The expected answer is every line from the material below that has the word "blossom".

....................

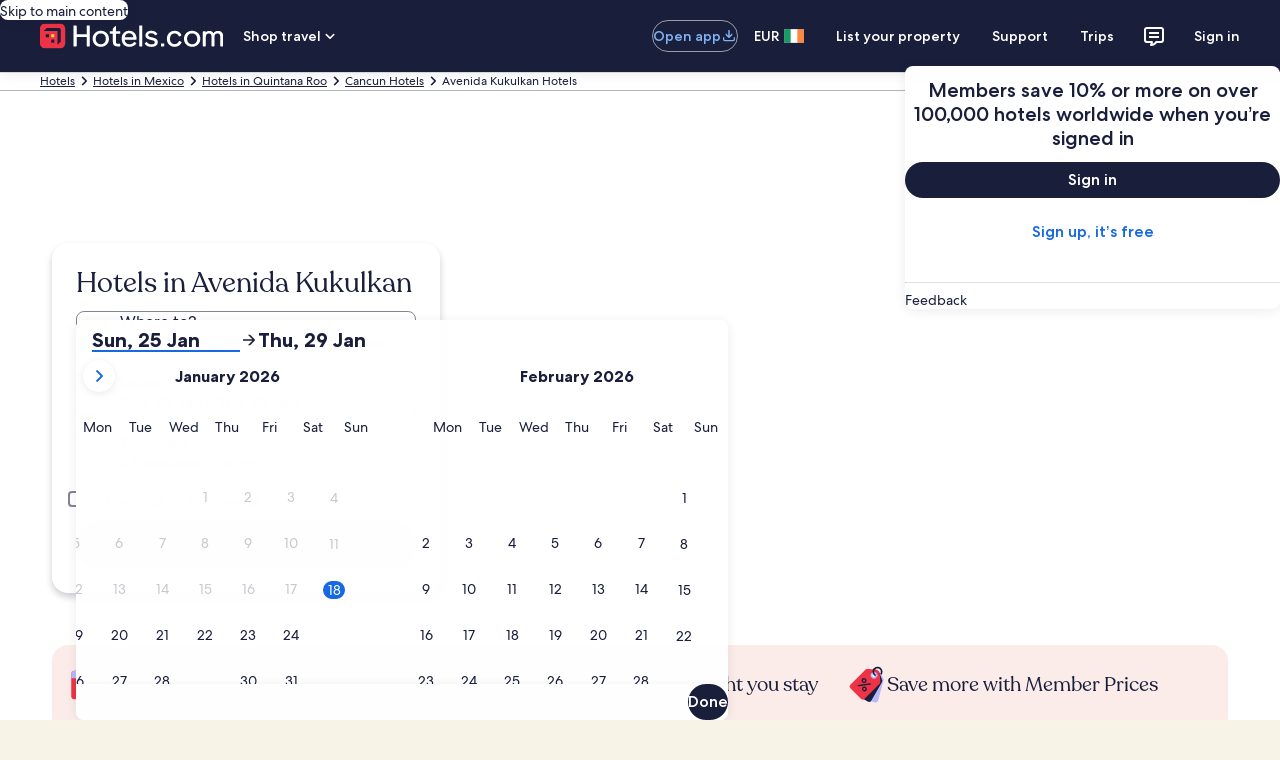

--- FILE ---
content_type: application/javascript
request_url: https://c.travel-assets.com/blossom-flex-ui/blossom-hotel-recent-reviews_view.d9903794253a7b5f0594.js
body_size: 839
content:
/*@license For license information please refer to blossom-hotel-recent-reviews_view.licenses.txt*/
(self.__LOADABLE_LOADED_CHUNKS__=self.__LOADABLE_LOADED_CHUNKS__||[]).push([[32811],{36465:function(e,t,l){l.r(t);var a=l(96540),n=l(1192),o=l(72195),i=l(14509),c=l(19250),r=l(23031),s=l(50224),m=l(15938),d=l(89379),u=l(71877),f=l(56794),L=l(75826),E=l(29571),h=l(68174);const p=(0,s.L)("analytics","context","flexModuleModelStore")((0,m.observer)((e=>{const{templateComponent:t,flexModuleModelStore:l,context:s}=e;if(!t)return null;const{metadata:{id:m},config:p}=t,{fmTitleId:v,view:g}=p,x=(0,u.f4)(t),{hideTitle:_}=t.config,A=l.getModel(m);if(!A||!g)return null;const{hotelReviewList:B}=A;if(!(null==B?void 0:B.length))return null;const{formatText:C}=(0,n.useLocalization)(),M=new r.F("hotelRecentReviewsCard"),N=(0,L.iQ)(),R={id:"LP.HotelRecentReviews",callback:(t,l)=>{const a={moduleName:t,action:c.rc.SCROLL,linkName:l};(0,c.u3)(a,e.analytics)}},k=(0,f.E)(s),w=i.fz.moduleTitle[g],D=i.fz.hotelCard[g],O=(0,h.s5)({[h.OB.SMALL]:2,[h.OB.MEDIUM]:3,[h.OB.LARGE]:4}),b=B.slice(0,O);return a.createElement(L.E0,{eventData:(0,E.Hw)(b)},a.createElement(o.N,{padding:{block:"three"}},a.createElement("div",{className:i.fz.topLevelComponentClassName[g],id:m,"data-fm":x,"data-fm-title-id":v},!_&&a.createElement(w,{model:A}),a.createElement(o.N,{margin:{blockstart:"three"}},a.createElement(d.A,{analytics:R,buttonText:{nextButton:C("carousel.item.next"),prevButton:C("carousel.item.prev")},carouselName:"hotelRecentReviewsCarousel",itemsVisible:{lg:3,md:2,sm:1},pageBy:1,itemsMaxHeight:"header-image-card-with-expando"===g,peek:!0,pagingInset:!0},B.map(((e,t)=>a.createElement(D,{key:M.next(),model:A,hotel:e,isBot:k,clickTracker:N,index:t}))))))))})));t.default=p}}]);
//# sourceMappingURL=https://bernie-assets.s3.us-west-2.amazonaws.com/blossom-flex-ui/blossom-hotel-recent-reviews_view.d9903794253a7b5f0594.js.map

....................

## Response area
request_url: https://c.travel-assets.com/blossom-flex-ui/blossom-hotel-recent-reviews_view.d9903794253a7b5f0594.js
/*@license For license information please refer to blossom-hotel-recent-reviews_view.licenses.txt*/
//# sourceMappingURL=https://bernie-assets.s3.us-west-2.amazonaws.com/blossom-flex-ui/blossom-hotel-recent-reviews_view.d9903794253a7b5f0594.js.map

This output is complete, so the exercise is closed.